- Origin: Melbourne, Victoria, Australia
- Genres: Reggae, ska
- Years active: 1992–present
- Labels: Mushroom Records, Shock Records, ABC Music
- Members: Paulie Stewart Paulo Almeida Colin Badger Osme Gonsalves Gil Santos Nelito Riberio Zeca Mesquita Mark Grunden Dave Pace Clare Murrell
- Past members: Paul Calvert Jenny Pineapple Colin Buckler Sonya Parkinson Tim Stewart Ross Hannaford Dan Golding

= Dili Allstars =

Australian/East Timorese reggae/ska band

The Dili Allstars are an Australian-East Timorese reggae and ska band based in Melbourne. They are one of the leading voices of support for the East Timorese people and a popular musical group. The band has released two albums; a special edition Portuguese tour CD; an EP titled Increase the Peace; and also tracks for the ARIA Award-winning Balibo soundtrack album, and the Australian Canadian telemovie Answered By Fire.

The band has also contributed tracks to the Kids Under Cover, This Is The Place for a Song, Love From A Short A Distance, All in the Family and Liberdade benefit albums.

==History==
===Formation and early years===
The Dili Allstars were formed when Paul Stewart (of the band Painters and Dockers) contacted East Timorese musician Gil Santos to record a song to protest the capture of East Timorese resistance leader Xanana Gusmão by Indonesian armed forces in the early nineties. This song was a version of Rose Tattoo's 'We Can't Be Beaten', sung in both Tetum and English. Both Santos and Stewart had had a long involvement with the East Timor struggle as they had lost a father and a brother, respectively, in the Indonesian invasion of 1975.

Before the 1999 Independence referendum, the band recorded the original track 'Liberdade' and six other songs in response to hearing that the Governor of East Timor was playing pro-Indonesian songs at Dili airport. With the help of Melbourne University students, 500 tapes were smuggled into East Timor. The songs had a wide exposure during the lead up to the election, and remain strong in the Timorese memory today. After the referendum, Gusmão visited Melbourne and joined the Allstars on stage at the National Tennis Centre. At this stage, the band included current members Paul Stewart, Gil Santos and Paulo Almeida. However, it also included drummer Steve Morrison (who stood in for and recorded in place of Colin Buckler while he was overseas), trombonist/vocalist Sonja Parkinson, saxophonists Billy Abbott & Jenny Pineapple, keyboardist Cheryl, guitarist/backing vocalist Paul Calvert and bassist Nelito Ribero.

===Further support for East Timor and the Tour of Duty===
'Liberdade' was later included on a Mushroom Records compilation (also titled 'Liberdade') which the band helped to compile. This compilation also featured Midnight Oil, Crowded House, and Yothu Yindi, and went on to raise $100,000 for East Timor. Two further compilation albums were made by the band – 'Love From a Short Distance' and 'All in the Family', both of which also raised hundreds of thousands of dollars for East Timor.

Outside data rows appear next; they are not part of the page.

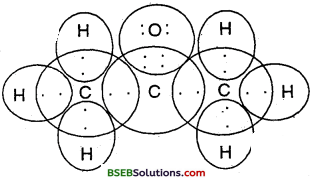 Bihar Board Class 10 Science Solutions Chapter 4 Carbon and its Compounds - 14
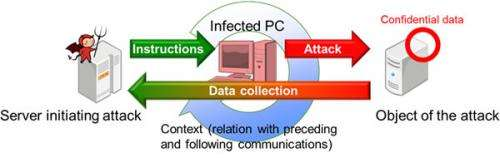 Fujitsu develops technology to quickly detect latent malware activity in internal networks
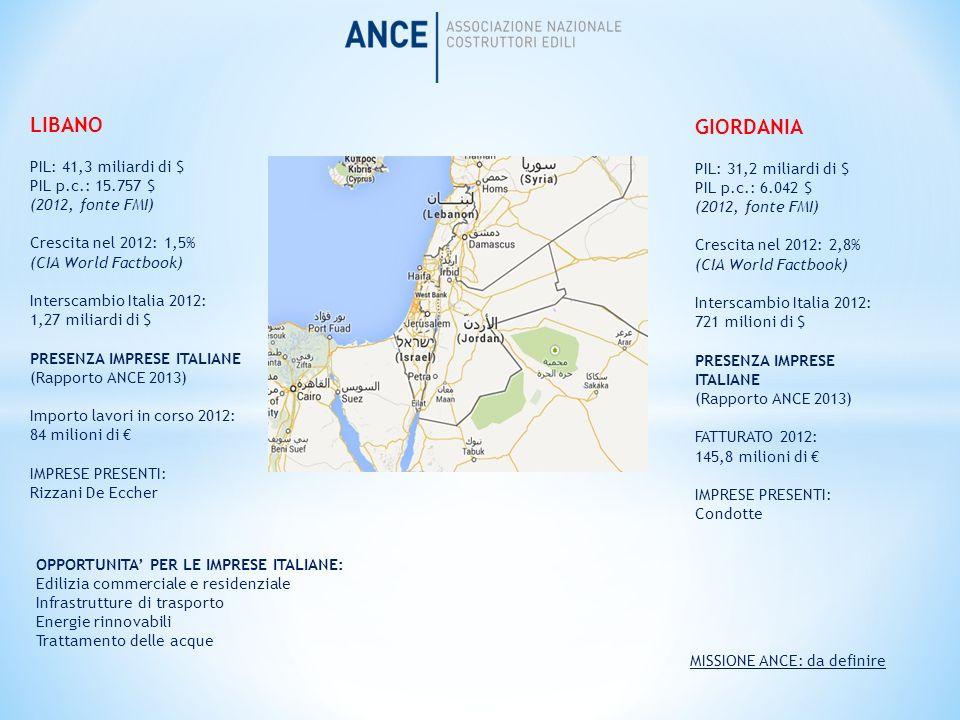 LIBANO GIORDANIA PIL: 41,3 miliardi di $ PIL: 31,2 miliardi di $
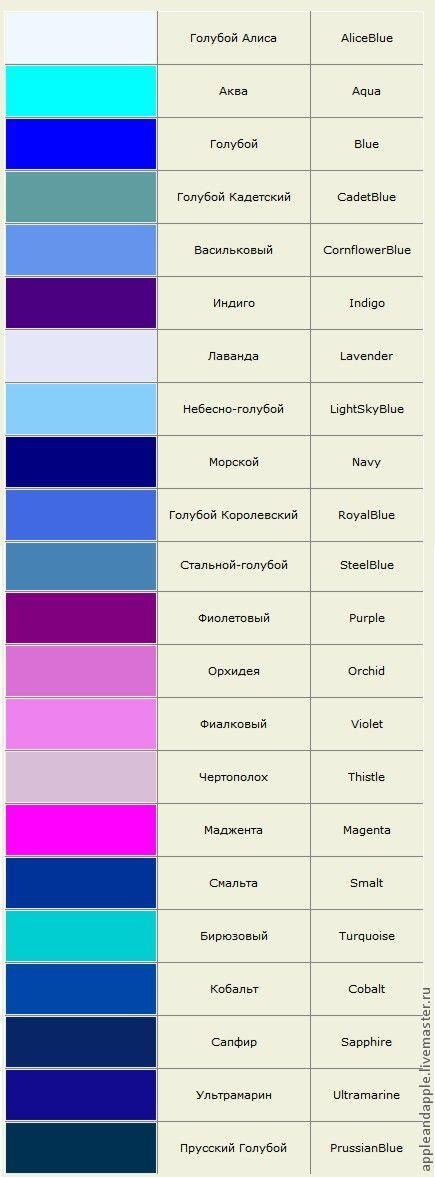 Что за цвет перванш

Because of the band's long term involvement with East Timor, the Dili Allstars were invited to appear with popular Australian performers John Farnham and Kylie Minogue at the Tour of Duty concert, which was attended by thousands and viewed by many more on Australian television. Shortly after the concert, the band released its first major album, Hanoin, which included 'Liberdade', 'Freedom' and The Living End song 'Revolution Regained', which The Living End had requested the Allstars record a version of, in which ended up on The Living End's single Dirty Man
Significantly, Paul Calvert leaves the line up to be replaced by guitarist Colin Badger. Badger is to become the band's musical director overseeing most of the band's recording sessions. The band later toured Portugal as guests of the Portuguese Communist Party.

==="Viva La Musica"===
The band consolidated their position with the 2004 release, Viva La Musica. By this stage, Parkinson was no longer playing with the band, and drummer Buckler had been replaced by Mark Grunden. The album remained true to the band's protest roots ('Rise Up', 'Peace & Unity' and 'Advance Australia Where?'), their East Timorese heritage (with traditional Timorese song 'O Hele Le' included as the first track and as a reprise) and their growing reputation as a party band ('That Girl', 'Thank You Mama').

===Answered By Fire and the "Increase the Peace" tour===
The Dili Allstars' profile was raised further when band members acted in, and provided music for the two-part, 2006 Australian/Canadian mini-series Answered by Fire. The series dramatised the conflicts surrounding the 1999 East Timor referendum and the struggle for independence.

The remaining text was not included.